(Extracted records)
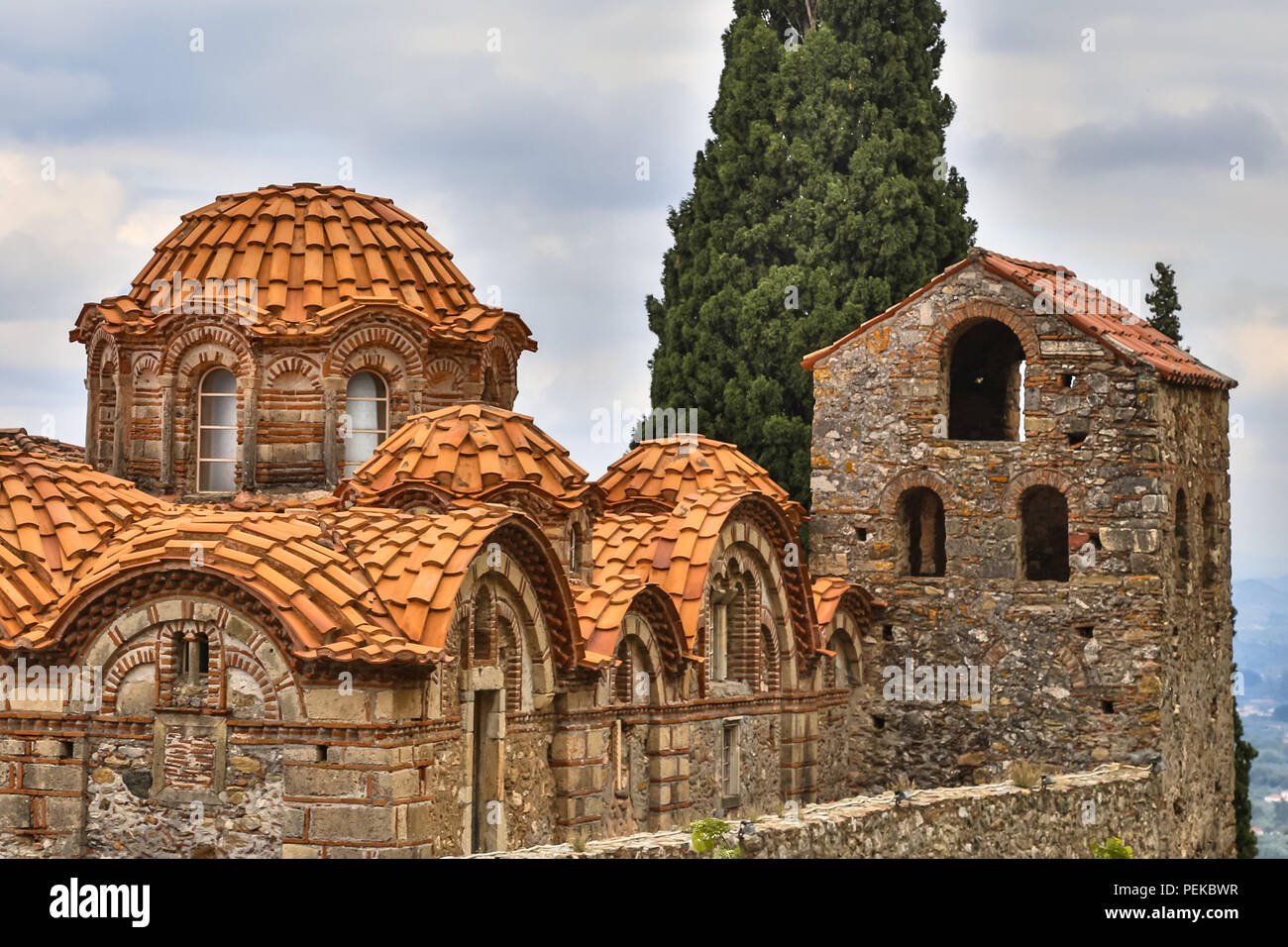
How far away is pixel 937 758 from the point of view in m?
26.6

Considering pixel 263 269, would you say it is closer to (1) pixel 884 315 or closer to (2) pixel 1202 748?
(1) pixel 884 315

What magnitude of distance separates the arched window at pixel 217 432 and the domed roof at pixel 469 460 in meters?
3.13

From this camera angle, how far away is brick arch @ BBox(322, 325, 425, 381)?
25062mm

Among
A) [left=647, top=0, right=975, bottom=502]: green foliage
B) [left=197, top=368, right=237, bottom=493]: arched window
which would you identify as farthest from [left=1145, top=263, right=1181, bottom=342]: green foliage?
[left=197, top=368, right=237, bottom=493]: arched window

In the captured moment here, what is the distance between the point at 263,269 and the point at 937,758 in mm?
10232

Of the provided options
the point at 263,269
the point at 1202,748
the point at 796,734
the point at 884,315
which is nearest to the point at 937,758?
the point at 796,734

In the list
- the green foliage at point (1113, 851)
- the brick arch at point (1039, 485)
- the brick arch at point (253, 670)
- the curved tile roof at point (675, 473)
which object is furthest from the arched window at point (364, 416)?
the green foliage at point (1113, 851)

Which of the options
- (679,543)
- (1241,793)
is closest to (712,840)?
(679,543)

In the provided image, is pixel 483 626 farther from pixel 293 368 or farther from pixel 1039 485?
pixel 1039 485

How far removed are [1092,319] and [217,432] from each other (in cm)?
1063

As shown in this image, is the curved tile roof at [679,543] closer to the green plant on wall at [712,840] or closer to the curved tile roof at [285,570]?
the curved tile roof at [285,570]

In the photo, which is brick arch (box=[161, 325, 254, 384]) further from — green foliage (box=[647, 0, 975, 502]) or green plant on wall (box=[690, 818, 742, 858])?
green plant on wall (box=[690, 818, 742, 858])
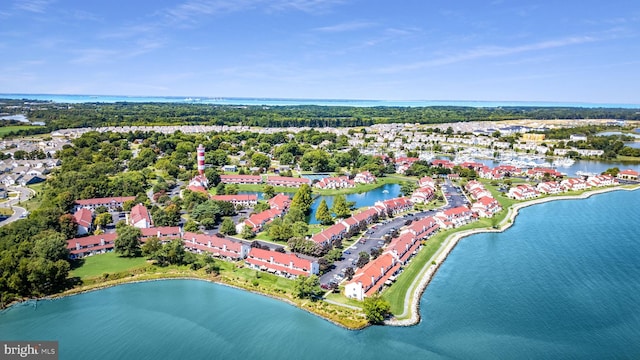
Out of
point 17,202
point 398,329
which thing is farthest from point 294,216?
point 17,202

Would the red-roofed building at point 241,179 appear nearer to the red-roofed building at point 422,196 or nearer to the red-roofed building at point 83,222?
the red-roofed building at point 83,222

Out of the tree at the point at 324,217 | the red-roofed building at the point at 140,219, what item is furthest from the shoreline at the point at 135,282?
the tree at the point at 324,217

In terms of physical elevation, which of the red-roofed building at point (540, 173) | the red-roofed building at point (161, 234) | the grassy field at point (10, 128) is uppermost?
the grassy field at point (10, 128)

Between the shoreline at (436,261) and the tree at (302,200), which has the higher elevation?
the tree at (302,200)

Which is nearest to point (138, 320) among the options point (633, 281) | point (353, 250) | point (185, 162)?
point (353, 250)

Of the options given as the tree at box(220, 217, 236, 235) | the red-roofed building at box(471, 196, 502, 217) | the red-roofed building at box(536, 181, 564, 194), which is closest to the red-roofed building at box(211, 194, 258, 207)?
the tree at box(220, 217, 236, 235)

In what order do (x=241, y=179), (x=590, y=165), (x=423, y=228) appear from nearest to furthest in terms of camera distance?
(x=423, y=228)
(x=241, y=179)
(x=590, y=165)

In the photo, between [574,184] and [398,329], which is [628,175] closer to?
[574,184]

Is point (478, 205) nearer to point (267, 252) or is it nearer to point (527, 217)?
point (527, 217)
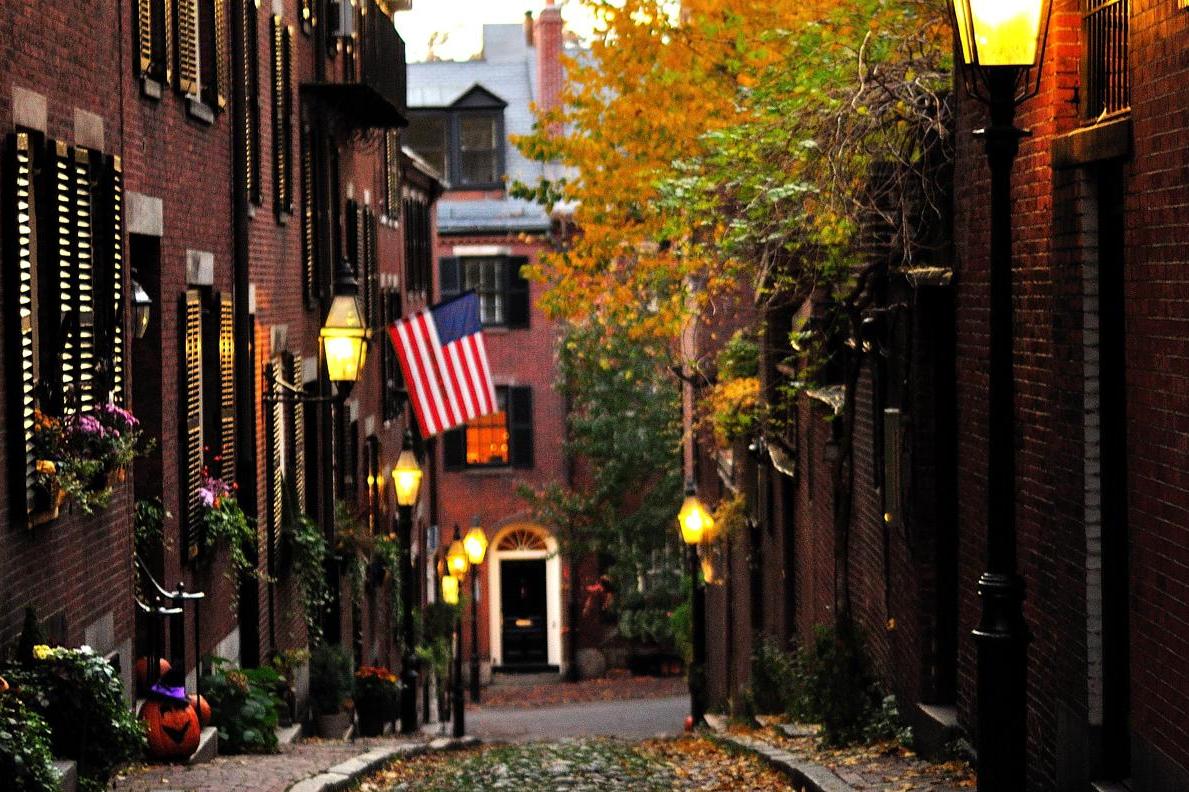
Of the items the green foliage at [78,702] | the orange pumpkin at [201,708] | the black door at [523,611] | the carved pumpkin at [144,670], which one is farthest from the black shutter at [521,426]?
the green foliage at [78,702]

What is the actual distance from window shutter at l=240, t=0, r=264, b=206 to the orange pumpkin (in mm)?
5471

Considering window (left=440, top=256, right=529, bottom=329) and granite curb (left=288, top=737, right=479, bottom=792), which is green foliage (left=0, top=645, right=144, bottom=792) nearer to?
granite curb (left=288, top=737, right=479, bottom=792)

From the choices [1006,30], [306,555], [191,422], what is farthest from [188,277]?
[1006,30]

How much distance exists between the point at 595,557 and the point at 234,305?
28325mm

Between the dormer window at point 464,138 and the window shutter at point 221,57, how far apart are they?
96.7ft

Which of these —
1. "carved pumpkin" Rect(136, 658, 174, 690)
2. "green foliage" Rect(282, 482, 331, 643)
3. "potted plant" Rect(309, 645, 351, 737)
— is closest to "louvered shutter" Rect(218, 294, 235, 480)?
"green foliage" Rect(282, 482, 331, 643)

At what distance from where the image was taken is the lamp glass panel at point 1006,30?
266 inches

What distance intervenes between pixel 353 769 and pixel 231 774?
4.98 ft

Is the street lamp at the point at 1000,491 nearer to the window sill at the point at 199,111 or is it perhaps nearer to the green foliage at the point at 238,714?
the green foliage at the point at 238,714

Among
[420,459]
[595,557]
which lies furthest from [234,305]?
[595,557]

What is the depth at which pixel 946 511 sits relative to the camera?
42.4 ft

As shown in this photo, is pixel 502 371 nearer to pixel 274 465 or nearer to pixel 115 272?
pixel 274 465

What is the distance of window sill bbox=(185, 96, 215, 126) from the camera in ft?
48.7

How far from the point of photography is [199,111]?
15141mm
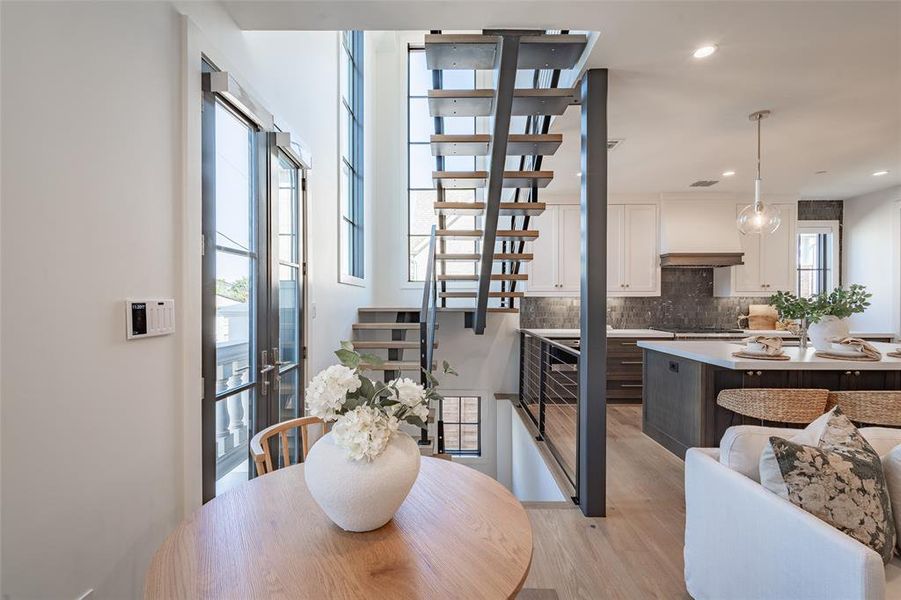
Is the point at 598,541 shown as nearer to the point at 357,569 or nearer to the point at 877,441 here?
the point at 877,441

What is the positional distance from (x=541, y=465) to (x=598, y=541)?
115 cm

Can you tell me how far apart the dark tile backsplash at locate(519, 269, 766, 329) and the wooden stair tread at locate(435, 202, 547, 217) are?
2425 millimetres

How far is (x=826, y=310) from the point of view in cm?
259

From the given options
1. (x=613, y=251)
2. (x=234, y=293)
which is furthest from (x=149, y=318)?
(x=613, y=251)

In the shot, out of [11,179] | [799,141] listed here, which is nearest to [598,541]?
[11,179]

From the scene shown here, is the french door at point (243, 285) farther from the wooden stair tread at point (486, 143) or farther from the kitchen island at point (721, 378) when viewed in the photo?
the kitchen island at point (721, 378)

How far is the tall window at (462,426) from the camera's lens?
495 centimetres

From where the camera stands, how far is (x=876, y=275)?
5355mm

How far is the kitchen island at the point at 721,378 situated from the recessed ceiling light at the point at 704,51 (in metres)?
1.72

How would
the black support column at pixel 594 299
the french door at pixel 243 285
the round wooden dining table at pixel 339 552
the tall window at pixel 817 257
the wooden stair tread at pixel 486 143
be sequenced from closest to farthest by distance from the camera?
the round wooden dining table at pixel 339 552
the french door at pixel 243 285
the black support column at pixel 594 299
the wooden stair tread at pixel 486 143
the tall window at pixel 817 257

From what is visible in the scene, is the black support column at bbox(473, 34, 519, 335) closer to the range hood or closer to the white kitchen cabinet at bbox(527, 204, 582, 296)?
the white kitchen cabinet at bbox(527, 204, 582, 296)

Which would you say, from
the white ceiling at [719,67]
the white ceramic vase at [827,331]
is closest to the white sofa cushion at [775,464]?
the white ceramic vase at [827,331]

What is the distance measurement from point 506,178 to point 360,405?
248 centimetres

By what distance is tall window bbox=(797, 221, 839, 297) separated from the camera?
5.82m
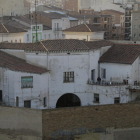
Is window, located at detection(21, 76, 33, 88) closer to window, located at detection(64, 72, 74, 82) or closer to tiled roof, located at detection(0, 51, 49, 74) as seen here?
tiled roof, located at detection(0, 51, 49, 74)

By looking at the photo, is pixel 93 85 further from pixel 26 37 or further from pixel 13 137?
pixel 26 37

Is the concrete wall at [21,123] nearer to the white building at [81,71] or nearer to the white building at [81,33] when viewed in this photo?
the white building at [81,71]

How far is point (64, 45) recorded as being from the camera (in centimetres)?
3488

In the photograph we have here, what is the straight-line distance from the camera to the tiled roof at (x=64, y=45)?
3438 centimetres

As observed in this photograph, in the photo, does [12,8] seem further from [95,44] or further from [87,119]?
[87,119]

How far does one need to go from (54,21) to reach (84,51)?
28315 millimetres

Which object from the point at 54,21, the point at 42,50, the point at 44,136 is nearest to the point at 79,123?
the point at 44,136

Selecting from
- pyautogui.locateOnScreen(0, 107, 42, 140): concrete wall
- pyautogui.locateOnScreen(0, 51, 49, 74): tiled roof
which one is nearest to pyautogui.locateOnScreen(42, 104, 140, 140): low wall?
pyautogui.locateOnScreen(0, 107, 42, 140): concrete wall

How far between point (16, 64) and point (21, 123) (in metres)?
5.56

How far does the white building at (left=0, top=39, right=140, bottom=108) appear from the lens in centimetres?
3419

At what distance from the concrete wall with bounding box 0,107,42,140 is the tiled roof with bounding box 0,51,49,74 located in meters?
3.79

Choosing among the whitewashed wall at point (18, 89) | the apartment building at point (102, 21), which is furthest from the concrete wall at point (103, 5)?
the whitewashed wall at point (18, 89)

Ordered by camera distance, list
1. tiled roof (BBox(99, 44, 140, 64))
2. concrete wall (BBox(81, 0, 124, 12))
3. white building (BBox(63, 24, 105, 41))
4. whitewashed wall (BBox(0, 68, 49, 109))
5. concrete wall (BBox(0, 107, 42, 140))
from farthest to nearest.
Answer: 1. concrete wall (BBox(81, 0, 124, 12))
2. white building (BBox(63, 24, 105, 41))
3. tiled roof (BBox(99, 44, 140, 64))
4. whitewashed wall (BBox(0, 68, 49, 109))
5. concrete wall (BBox(0, 107, 42, 140))

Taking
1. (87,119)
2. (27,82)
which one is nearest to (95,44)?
(27,82)
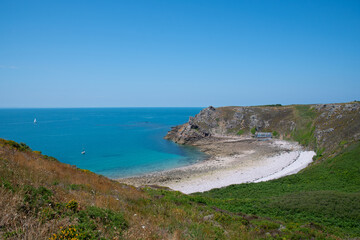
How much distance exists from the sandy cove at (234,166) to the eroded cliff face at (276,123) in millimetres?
5897

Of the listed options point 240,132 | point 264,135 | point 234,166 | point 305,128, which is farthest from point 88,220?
point 240,132

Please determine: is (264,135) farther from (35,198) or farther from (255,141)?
(35,198)

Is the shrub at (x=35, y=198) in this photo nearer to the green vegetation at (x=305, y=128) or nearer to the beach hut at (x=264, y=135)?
the green vegetation at (x=305, y=128)

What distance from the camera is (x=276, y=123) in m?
87.1

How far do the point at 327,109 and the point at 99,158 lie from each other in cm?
7650

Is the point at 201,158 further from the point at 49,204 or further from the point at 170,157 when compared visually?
the point at 49,204

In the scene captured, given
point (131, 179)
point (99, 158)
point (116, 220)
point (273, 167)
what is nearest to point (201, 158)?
point (273, 167)

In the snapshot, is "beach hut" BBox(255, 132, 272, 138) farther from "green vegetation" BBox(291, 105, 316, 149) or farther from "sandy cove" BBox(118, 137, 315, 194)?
"green vegetation" BBox(291, 105, 316, 149)

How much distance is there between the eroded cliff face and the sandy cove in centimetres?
590

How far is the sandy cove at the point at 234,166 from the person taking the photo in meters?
37.4

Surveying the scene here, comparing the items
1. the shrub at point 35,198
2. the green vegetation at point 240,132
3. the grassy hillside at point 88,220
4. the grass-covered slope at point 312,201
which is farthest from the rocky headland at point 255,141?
the shrub at point 35,198

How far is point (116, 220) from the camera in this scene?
715 centimetres

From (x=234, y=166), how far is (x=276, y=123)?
158 feet

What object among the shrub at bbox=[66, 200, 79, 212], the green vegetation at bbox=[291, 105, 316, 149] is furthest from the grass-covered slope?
the green vegetation at bbox=[291, 105, 316, 149]
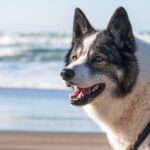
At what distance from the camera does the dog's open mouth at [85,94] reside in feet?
18.9

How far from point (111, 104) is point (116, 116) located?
0.38ft

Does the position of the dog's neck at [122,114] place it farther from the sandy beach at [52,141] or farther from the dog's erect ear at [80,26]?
the sandy beach at [52,141]

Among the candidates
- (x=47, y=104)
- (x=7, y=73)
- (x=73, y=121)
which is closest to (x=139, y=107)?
(x=73, y=121)

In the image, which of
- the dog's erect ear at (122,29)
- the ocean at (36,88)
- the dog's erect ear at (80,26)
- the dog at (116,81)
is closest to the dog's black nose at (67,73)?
the dog at (116,81)

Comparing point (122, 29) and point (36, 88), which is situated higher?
point (122, 29)

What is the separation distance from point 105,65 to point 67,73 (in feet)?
1.32

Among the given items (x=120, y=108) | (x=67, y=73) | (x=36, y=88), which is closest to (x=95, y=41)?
(x=67, y=73)

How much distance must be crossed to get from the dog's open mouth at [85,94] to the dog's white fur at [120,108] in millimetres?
51

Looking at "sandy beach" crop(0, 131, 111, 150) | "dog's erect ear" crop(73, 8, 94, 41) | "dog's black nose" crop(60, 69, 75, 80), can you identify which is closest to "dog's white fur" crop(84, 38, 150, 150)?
"dog's black nose" crop(60, 69, 75, 80)

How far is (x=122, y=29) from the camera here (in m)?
5.94

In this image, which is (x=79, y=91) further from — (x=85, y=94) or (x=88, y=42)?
(x=88, y=42)

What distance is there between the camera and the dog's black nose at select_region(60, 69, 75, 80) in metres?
5.64

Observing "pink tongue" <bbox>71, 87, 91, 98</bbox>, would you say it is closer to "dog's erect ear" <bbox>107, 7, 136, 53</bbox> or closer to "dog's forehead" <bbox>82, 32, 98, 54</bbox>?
"dog's forehead" <bbox>82, 32, 98, 54</bbox>

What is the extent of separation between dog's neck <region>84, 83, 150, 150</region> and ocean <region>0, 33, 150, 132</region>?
2.03 ft
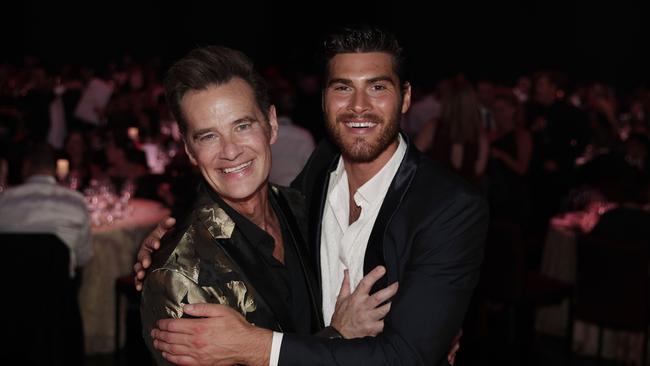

(Short exercise)
Identify every row above that contains the string "sill", and copy each of those rows in full.

(Response to the exercise)
Is the street lamp at the point at 1000,491 nearer to the window sill at the point at 199,111 or is it perhaps nearer to the green foliage at the point at 238,714?
What is the distance of window sill bbox=(185, 96, 215, 126) from the camera in ft?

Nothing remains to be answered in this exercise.